I’m also getting ready to send out a newsletter. Sign up here if you haven’t done so already. I will post links to it when it’s ready, but one advantage of signing up is that a subscriber wins one of my books with each newsletter.
A great audible edition of Middlemarch
When I’m not revising, or enjoying one of the many wonderful restaurants here in San Miguel de Allende with my husband, or puzzling over my latest watercolour, I’m listening to an absolutely outstanding audible edition of Middlemarch by George Eliot. This classic novel was destined to be forever on my Novels I’m Embarrassed to Admit I’ve Never Read List — in part because I just couldn’t cope with the pace and prose — but the narration by Juliet Stevenson really makes it come alive. Highly recommended!
Again, Happy New Year! You readers are the absolute best.
What audible recordings are your favourite? I’m always looking for recommendations.
I’ve been addicted to the theory of the Hero’s Journey as story structure since I read Cambell’s groundbreaking work,The Hero With a Thousand Faces, in high school. It’s at the core of virtually every book I admire on plot: The Writer’s Journey by Christopher Vogler, Save the Cat by Blake Snyder, Story by Robert McKee, The Anatomy of Story by John Truby, to name a few.
Yet, increasingly, I’ve been bothered by the feeling that there’s something missing, something that doesn’t quite fit the structure of a Heroine’s journey.
The Heroine’s Journey
There have been many alternative structures proposed (see here, and here, for example), but they didn’t really grab me.
The proposed structures felt a little forced to me. The strength of Cambell’s work is that it arose out an examination of popular stories. He began with what worked, and then looked for why. I didn’t feel that those proposing a structure for a Heroine’s Journey were evolving theories by examining actual stories.
Birth vs. Battle, a recent blog essay on Writer Unboxed by David Corbett, offers a solution. He begins by positing: “Conflict is not the engine of story.”
Right away, he has my attention.

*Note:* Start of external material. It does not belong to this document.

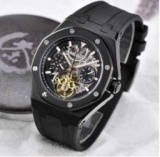 実用を重視する人気モデルがオーデマ ピゲコピー腕時計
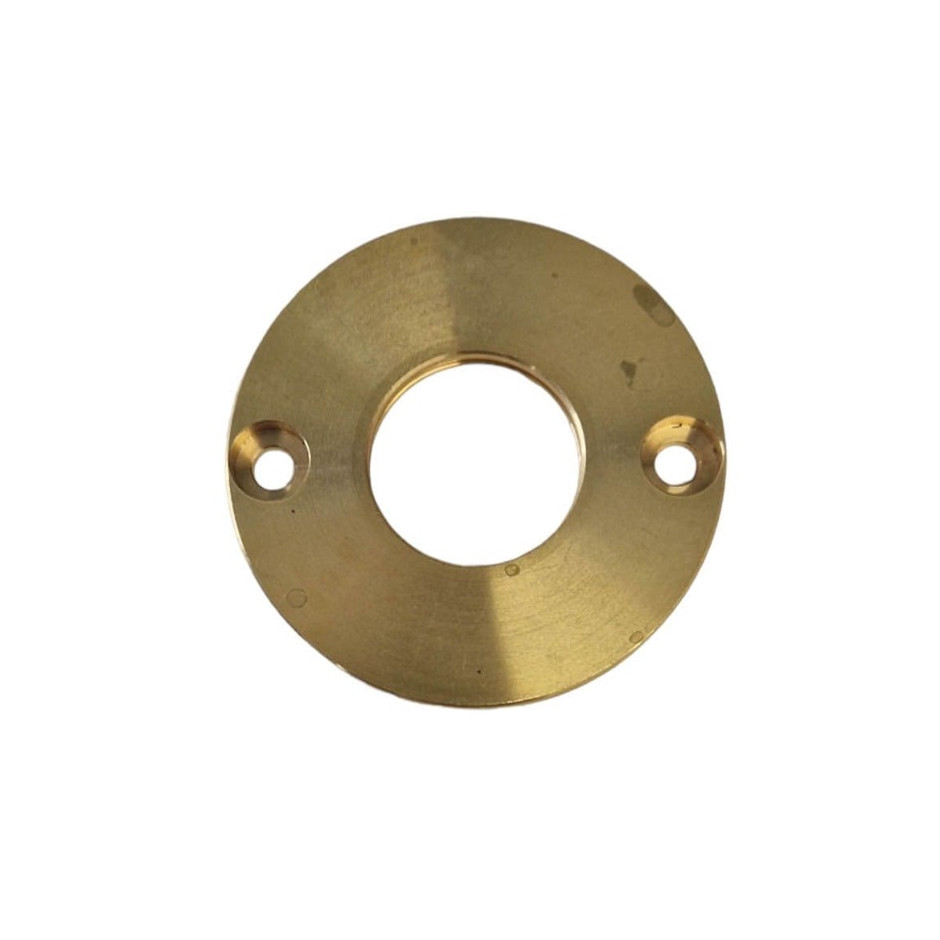 Dornbracht przyłącze o 56,50 x 5 mm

How many times have I wondered why every Hero’s Journey seems to involve a battle (what Corbett points out Ursula Le Guin called the “gladiatorial view of fiction”).
Corbett goes on to demonstrate that it isn’t conflict that creates movement, but desire.

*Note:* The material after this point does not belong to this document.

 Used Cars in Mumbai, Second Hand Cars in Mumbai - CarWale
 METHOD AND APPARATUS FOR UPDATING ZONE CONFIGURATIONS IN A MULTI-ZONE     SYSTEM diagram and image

“Conflict is desire meeting resistance.”
The three basic plot lines
Corbett states that there are “typically three plot lines in any meaningful story.” To summarize:
- The desire line… (outer pursuit)
- The yearning line… (inner pursuit)
- The connection line… (the relationships that help or hinder)
He points out that, “The most compelling stories unify these plot lines.”
(I’ve abbreviated greatly. Be sure to read his post in full.)
So far we’re on fairly familiar terrain, but Corbett differs in that he emphasizes the importance of the connection line.
The importance of connection
The traditional Hero, typically, is something of a loner. He acquires helpers and overcomes enemies, but emerges the sole victor. This model doesn’t really work for the Heroine, somehow. At least not for my heroines, much less for the heroines of the novels that truly move me.
Gin up as much conflict as you want, without desire to generate movement, yearning to create meaning, and other people to provide emotional richness and texture, all you have is sound and fury, and we all know how that phrase ends.
I was a Young Adult book editor in my 30s, editing a series of novels aimed at teen reluctant readers. It wasn’t PC — even more so at that time — but I came to the private conclusion that, in general, boys were drawn to stories that made their muscles twitch (conflict), while girls, frankly, liked to cry (connection).
This is a gross generalization, of course, and there are plenty of exceptions, but I do think it speaks to my own basic issue with the traditional conflict-based story structure.
We may be born alone and die alone but we grow through our engagement with the world—specifically, other people.
This is so refreshing. I’ve ordered THE ART OF CHARACTER; Creating Memorable Characters, for Fiction, Film and TV, Corbett’s book on writing. I look forward to learning more from him.